#### Material for this exercise
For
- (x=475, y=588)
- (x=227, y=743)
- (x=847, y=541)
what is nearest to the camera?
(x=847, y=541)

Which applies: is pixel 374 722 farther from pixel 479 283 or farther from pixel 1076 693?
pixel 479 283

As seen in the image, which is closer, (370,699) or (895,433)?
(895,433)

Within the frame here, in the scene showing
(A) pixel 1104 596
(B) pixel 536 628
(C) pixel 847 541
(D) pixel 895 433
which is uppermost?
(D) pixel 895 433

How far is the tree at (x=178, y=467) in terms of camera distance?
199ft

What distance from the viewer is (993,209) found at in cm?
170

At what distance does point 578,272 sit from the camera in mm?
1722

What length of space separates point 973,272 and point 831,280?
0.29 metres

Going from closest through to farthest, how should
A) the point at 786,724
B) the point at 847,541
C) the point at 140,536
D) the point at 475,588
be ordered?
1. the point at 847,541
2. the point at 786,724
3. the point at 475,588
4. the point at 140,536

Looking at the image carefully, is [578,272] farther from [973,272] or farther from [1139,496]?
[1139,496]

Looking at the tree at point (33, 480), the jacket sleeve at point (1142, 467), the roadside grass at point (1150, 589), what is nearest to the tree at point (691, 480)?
########
### Instruction
Retype only the lines running from the line with "How far is the" to the end of the listing, including both of those lines.

### Response
How far is the tree at (x=178, y=467) in terms of camera distance?
199ft

What distance from the viewer is (993,209) found at in cm?
170

At what distance does point 578,272 sit from the camera in mm?
1722

What length of space separates point 973,272 and point 831,280?
0.29 metres

Going from closest through to farthest, how should
A) the point at 786,724
B) the point at 847,541
C) the point at 140,536
D) the point at 475,588
be ordered?
1. the point at 847,541
2. the point at 786,724
3. the point at 475,588
4. the point at 140,536

Looking at the image carefully, is [578,272] farther from [973,272] or farther from [1139,496]?
[1139,496]

Looking at the tree at point (33, 480), the jacket sleeve at point (1142, 467), the roadside grass at point (1150, 589), what is nearest to the tree at point (691, 480)?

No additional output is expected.